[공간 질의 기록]
-----
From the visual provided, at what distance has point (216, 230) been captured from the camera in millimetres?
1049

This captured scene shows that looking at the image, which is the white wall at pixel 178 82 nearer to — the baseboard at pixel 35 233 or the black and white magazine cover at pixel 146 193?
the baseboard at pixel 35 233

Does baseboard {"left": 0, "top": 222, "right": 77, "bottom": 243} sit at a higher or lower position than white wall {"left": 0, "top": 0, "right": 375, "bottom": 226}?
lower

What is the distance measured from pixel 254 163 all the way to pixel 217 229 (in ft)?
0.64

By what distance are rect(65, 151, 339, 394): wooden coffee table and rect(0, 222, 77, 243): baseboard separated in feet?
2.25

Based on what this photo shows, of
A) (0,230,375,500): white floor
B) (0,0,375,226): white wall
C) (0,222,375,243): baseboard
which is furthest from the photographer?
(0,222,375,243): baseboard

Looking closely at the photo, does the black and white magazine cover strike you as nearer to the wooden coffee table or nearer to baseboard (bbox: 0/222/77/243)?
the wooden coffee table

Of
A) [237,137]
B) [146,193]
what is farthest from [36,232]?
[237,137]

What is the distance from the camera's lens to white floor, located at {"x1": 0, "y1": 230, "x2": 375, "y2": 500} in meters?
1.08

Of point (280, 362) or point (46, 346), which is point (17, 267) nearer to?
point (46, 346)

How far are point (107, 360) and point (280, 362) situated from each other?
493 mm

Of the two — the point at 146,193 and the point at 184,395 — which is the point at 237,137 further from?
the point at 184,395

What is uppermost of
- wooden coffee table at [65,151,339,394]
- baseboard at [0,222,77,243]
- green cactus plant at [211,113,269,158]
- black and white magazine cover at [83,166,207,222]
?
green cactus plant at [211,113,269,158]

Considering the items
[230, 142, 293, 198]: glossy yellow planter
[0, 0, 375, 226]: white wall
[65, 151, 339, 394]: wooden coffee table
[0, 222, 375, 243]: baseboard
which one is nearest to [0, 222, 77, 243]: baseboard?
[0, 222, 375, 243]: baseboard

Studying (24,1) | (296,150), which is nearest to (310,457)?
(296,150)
-----
수행 과제 —
위의 데이터를 처음부터 끝까지 한 글자도 바꾸지 말고 그대로 다시 옮겨 적어 주시겠어요?

답변 —
From the visual provided, at what distance has point (216, 230) been captured from the camera in millimetres?
1049

This captured scene shows that looking at the image, which is the white wall at pixel 178 82 nearer to — the baseboard at pixel 35 233 or the black and white magazine cover at pixel 146 193?
the baseboard at pixel 35 233

Does baseboard {"left": 0, "top": 222, "right": 77, "bottom": 243} sit at a higher or lower position than white wall {"left": 0, "top": 0, "right": 375, "bottom": 226}?
lower

What is the distance measured from pixel 254 163 all the way to pixel 217 229 (in ft)?
0.64

By what distance are rect(65, 151, 339, 394): wooden coffee table and rect(0, 222, 77, 243): baseboard separated in feet?
2.25

Based on what this photo shows, of
A) (0,230,375,500): white floor
B) (0,0,375,226): white wall
C) (0,222,375,243): baseboard
which is furthest from the photographer?
(0,222,375,243): baseboard

Looking closely at the photo, does the black and white magazine cover strike you as nearer to the wooden coffee table or nearer to baseboard (bbox: 0/222/77/243)?
the wooden coffee table

Of
A) [237,137]
B) [146,193]
what is farthest from [36,232]?
[237,137]

What is the distance from the camera's lens to white floor, located at {"x1": 0, "y1": 230, "x2": 375, "y2": 500} in meters?
1.08

Of point (280, 362) or point (46, 346), which is point (17, 267) nearer to?
point (46, 346)

How far are point (107, 360) and point (280, 362) situated from each other?
493 mm

Of the two — the point at 146,193 and the point at 184,395 — which is the point at 237,137 further from?
the point at 184,395

What is uppermost of
- wooden coffee table at [65,151,339,394]
- baseboard at [0,222,77,243]
- green cactus plant at [211,113,269,158]
- black and white magazine cover at [83,166,207,222]
?
green cactus plant at [211,113,269,158]

Considering the items
[230, 142, 293, 198]: glossy yellow planter
[0, 0, 375, 226]: white wall
[65, 151, 339, 394]: wooden coffee table
[0, 222, 375, 243]: baseboard
which one is nearest to [0, 222, 77, 243]: baseboard?
[0, 222, 375, 243]: baseboard

Studying (24,1) | (296,150), which is nearest to (310,457)?
(296,150)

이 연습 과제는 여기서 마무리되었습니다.